%%
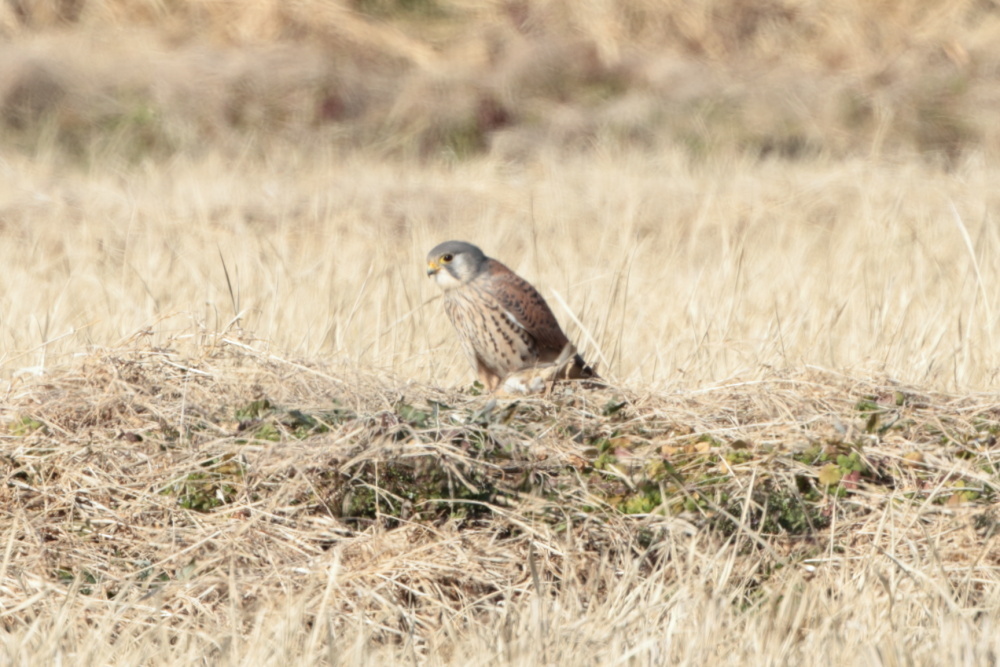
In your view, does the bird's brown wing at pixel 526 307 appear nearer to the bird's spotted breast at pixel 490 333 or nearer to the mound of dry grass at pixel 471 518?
the bird's spotted breast at pixel 490 333

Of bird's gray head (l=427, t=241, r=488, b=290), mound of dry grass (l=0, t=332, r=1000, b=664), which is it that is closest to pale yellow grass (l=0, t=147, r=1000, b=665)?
mound of dry grass (l=0, t=332, r=1000, b=664)

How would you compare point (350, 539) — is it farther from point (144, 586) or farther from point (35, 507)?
point (35, 507)

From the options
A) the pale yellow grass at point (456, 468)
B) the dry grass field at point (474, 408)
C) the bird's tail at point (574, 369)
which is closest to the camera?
the pale yellow grass at point (456, 468)

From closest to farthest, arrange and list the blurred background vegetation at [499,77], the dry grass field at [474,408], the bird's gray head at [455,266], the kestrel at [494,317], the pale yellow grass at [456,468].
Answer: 1. the pale yellow grass at [456,468]
2. the dry grass field at [474,408]
3. the kestrel at [494,317]
4. the bird's gray head at [455,266]
5. the blurred background vegetation at [499,77]

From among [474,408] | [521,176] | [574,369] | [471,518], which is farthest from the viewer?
[521,176]

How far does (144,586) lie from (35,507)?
44cm

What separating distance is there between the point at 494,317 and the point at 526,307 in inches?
4.5

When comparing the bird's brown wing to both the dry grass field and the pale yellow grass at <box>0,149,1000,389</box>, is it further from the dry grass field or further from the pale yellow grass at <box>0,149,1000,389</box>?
the dry grass field

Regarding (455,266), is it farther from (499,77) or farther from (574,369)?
(499,77)

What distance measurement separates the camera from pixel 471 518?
10.6 ft

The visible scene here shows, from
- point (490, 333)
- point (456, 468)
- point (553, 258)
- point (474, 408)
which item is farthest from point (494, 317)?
point (553, 258)

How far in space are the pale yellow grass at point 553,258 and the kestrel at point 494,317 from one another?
0.44ft

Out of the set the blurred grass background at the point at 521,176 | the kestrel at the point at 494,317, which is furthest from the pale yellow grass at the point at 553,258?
the kestrel at the point at 494,317

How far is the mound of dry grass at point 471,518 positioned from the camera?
2754mm
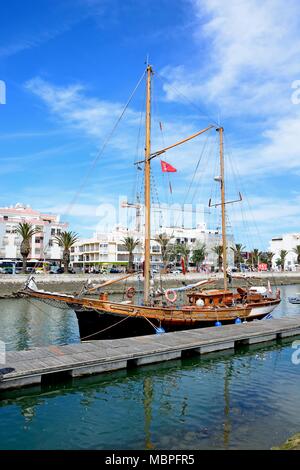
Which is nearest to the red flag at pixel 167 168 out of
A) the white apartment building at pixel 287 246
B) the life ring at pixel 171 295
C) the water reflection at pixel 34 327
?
the life ring at pixel 171 295

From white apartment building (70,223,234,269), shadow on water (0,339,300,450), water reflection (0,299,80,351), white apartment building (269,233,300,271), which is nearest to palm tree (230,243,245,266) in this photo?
white apartment building (70,223,234,269)

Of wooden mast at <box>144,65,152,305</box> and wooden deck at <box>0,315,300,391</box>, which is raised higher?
wooden mast at <box>144,65,152,305</box>

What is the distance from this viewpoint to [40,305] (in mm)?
45469

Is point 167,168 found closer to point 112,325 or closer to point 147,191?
point 147,191

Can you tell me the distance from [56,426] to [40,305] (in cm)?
3512

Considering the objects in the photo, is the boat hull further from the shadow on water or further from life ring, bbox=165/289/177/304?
the shadow on water

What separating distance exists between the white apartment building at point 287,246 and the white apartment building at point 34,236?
300 feet

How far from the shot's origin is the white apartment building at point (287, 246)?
156 m

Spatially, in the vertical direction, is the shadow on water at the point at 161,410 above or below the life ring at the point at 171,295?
below

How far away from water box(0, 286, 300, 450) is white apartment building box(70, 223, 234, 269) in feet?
273

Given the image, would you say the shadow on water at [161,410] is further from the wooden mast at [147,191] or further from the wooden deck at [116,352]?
the wooden mast at [147,191]

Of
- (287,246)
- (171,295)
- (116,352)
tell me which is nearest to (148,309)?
(171,295)

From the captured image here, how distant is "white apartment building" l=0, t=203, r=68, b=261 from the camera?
94.5 metres
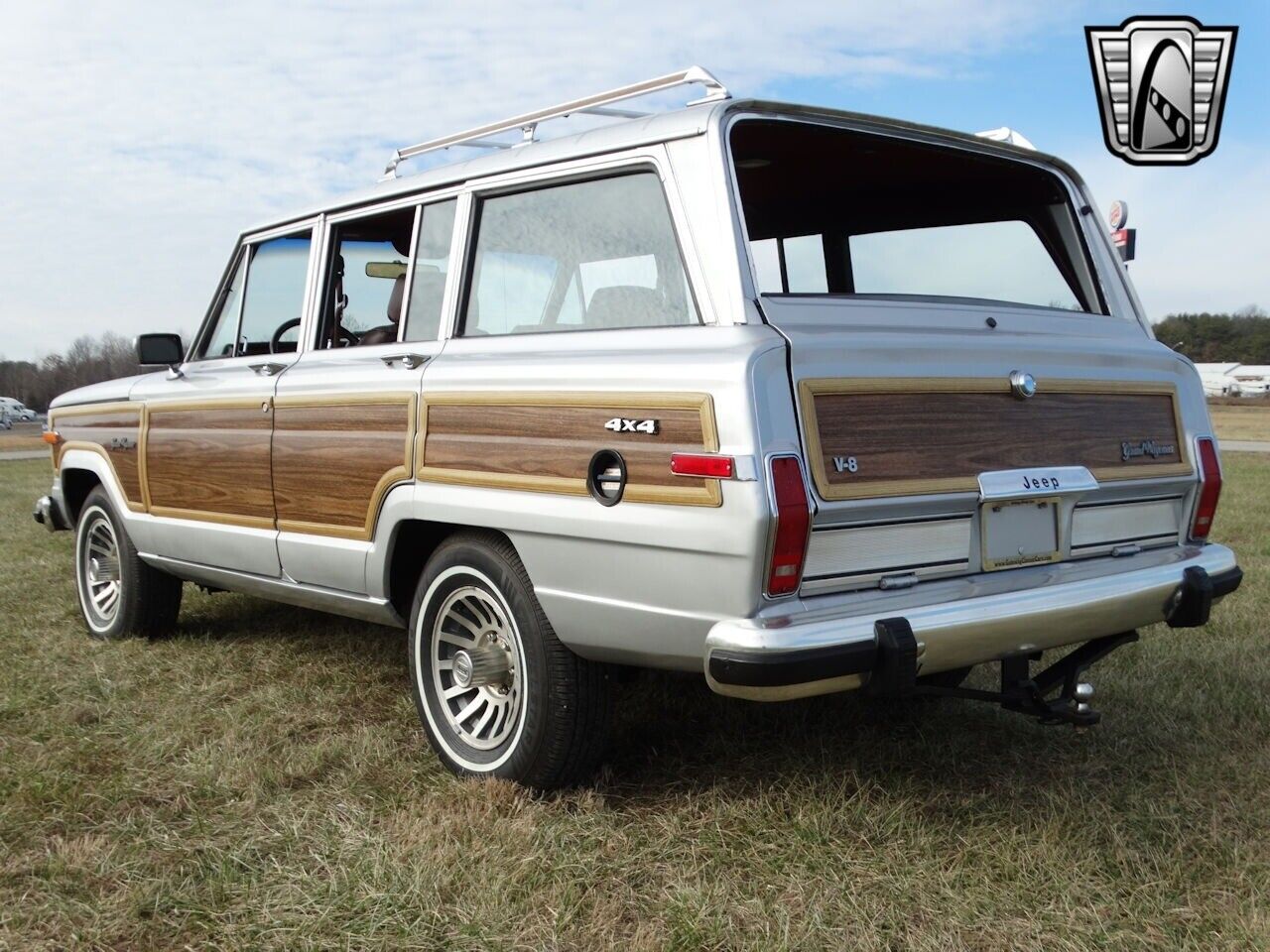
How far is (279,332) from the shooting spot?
5.05m

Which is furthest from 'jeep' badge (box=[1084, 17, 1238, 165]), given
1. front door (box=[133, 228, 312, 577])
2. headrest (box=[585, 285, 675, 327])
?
headrest (box=[585, 285, 675, 327])

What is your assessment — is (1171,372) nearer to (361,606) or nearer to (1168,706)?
(1168,706)

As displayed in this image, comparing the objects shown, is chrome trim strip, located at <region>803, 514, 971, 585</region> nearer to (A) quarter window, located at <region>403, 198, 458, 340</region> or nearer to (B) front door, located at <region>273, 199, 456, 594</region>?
(B) front door, located at <region>273, 199, 456, 594</region>

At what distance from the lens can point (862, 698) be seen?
455 centimetres

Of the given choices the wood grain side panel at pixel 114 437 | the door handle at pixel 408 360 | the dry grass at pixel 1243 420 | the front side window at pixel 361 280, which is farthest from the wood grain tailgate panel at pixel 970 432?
the dry grass at pixel 1243 420

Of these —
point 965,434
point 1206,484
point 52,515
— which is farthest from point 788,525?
point 52,515

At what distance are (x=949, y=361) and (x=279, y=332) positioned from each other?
116 inches

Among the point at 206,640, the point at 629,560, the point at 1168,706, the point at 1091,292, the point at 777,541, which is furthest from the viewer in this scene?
the point at 206,640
%%
EXERCISE BRIEF: Exclude the pictures, and output exactly the lines from the one with "How far away" through the last line of the records, both included.

EXERCISE RESPONSE:
How far away from water box(0, 286, 300, 450) is white apartment building box(70, 223, 234, 269) in feet?
273

Given the image, would you say the shadow on water at [161,410] is further from the wooden mast at [147,191] or further from the wooden deck at [116,352]?
the wooden mast at [147,191]

Of
- (287,246)
- (171,295)
- (116,352)
tell me which is nearest to (148,309)?
(171,295)

From the captured image here, how distant is "white apartment building" l=0, t=203, r=68, b=261 from the camera?
94.5 metres
How far is (279,332) from the shooting spot?
5.05m

Which is furthest from 'jeep' badge (box=[1084, 17, 1238, 165]), given
1. front door (box=[133, 228, 312, 577])
2. headrest (box=[585, 285, 675, 327])
?
headrest (box=[585, 285, 675, 327])

What is your assessment — is (1171,372) nearer to (361,606) or nearer to (1168,706)?
(1168,706)

As displayed in this image, comparing the objects shown, is chrome trim strip, located at <region>803, 514, 971, 585</region> nearer to (A) quarter window, located at <region>403, 198, 458, 340</region> or nearer to (B) front door, located at <region>273, 199, 456, 594</region>?
(B) front door, located at <region>273, 199, 456, 594</region>

At what distance from the lens can point (862, 698) be seen?
455 centimetres

Of the given choices the wood grain side panel at pixel 114 437 | the door handle at pixel 408 360 | the dry grass at pixel 1243 420 | the front side window at pixel 361 280, which is farthest from the wood grain tailgate panel at pixel 970 432?
the dry grass at pixel 1243 420

Of these —
point 965,434
point 1206,484
point 52,515
— which is farthest from point 788,525?
point 52,515

At what distance are (x=949, y=361) and (x=279, y=332) positioned from each other?
116 inches

Among the point at 206,640, the point at 629,560, the point at 1168,706, the point at 1091,292, the point at 777,541, which is furthest from the viewer in this scene?
the point at 206,640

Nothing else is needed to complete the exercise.